§ Exercise description
Could you copy exactly the lines below from the one with "shocked brain explode" to the one with "Elite Men's Black", inclusive, leaving out any pictures?

§ Material provided
-- Opening Marker --

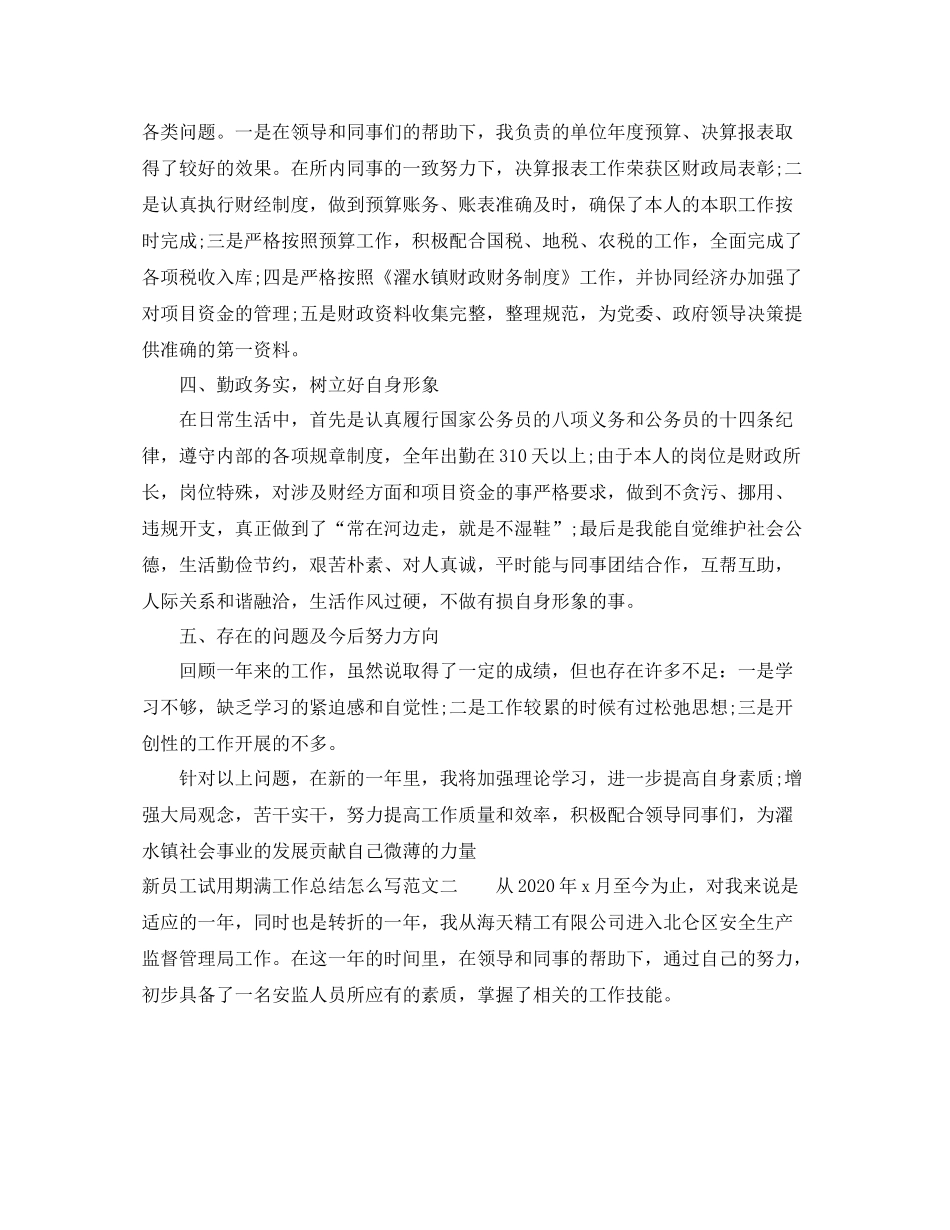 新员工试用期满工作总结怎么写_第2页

-- Closing Marker --
-- Opening Marker --

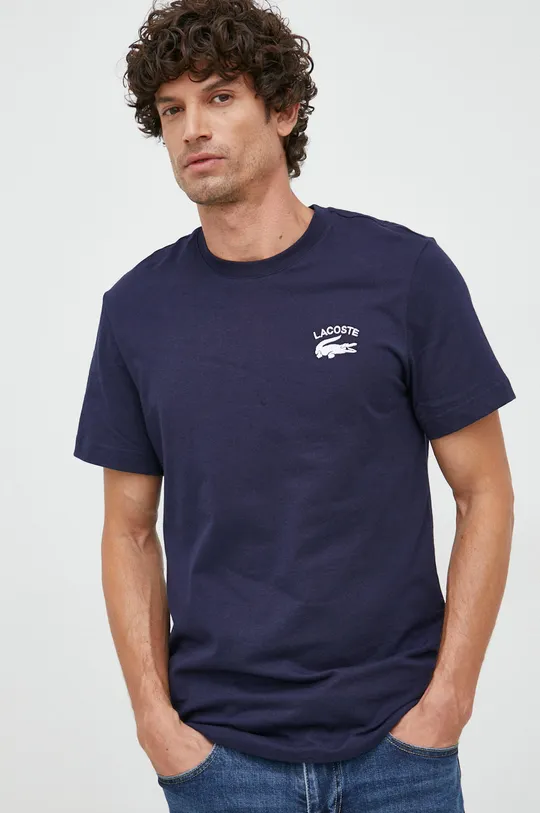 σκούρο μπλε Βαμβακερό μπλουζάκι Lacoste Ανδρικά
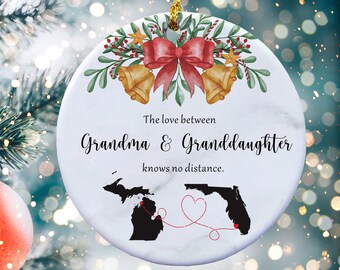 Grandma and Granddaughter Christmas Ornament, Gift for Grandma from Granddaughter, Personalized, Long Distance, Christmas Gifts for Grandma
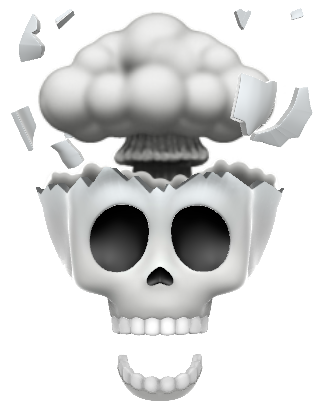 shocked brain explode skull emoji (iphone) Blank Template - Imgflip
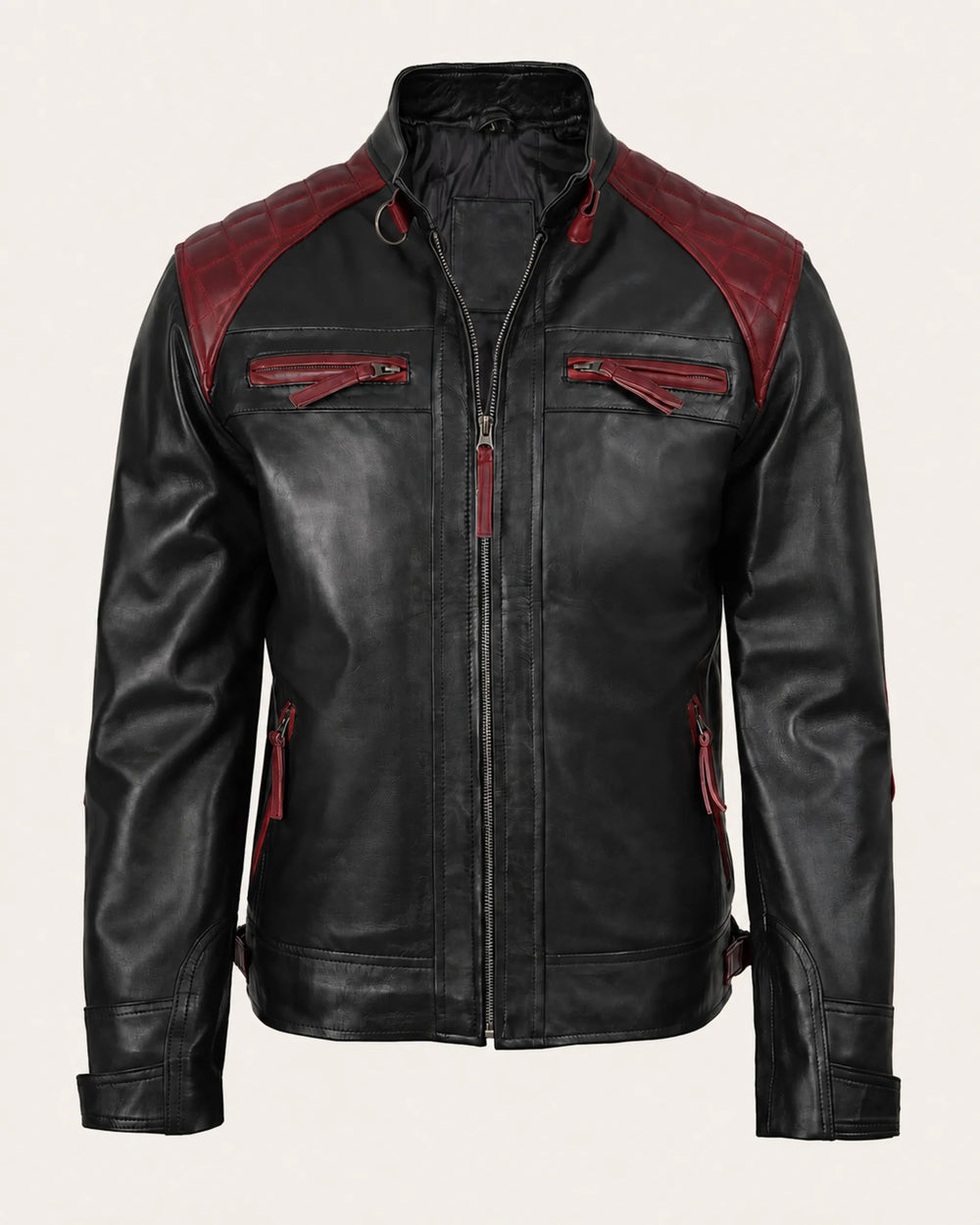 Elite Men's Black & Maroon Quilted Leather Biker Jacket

-- Closing Marker --

§ Output below
 shocked brain explode skull emoji (iphone) Blank Template - Imgflip
 Elite Men's Black & Maroon Quilted Leather Biker Jacket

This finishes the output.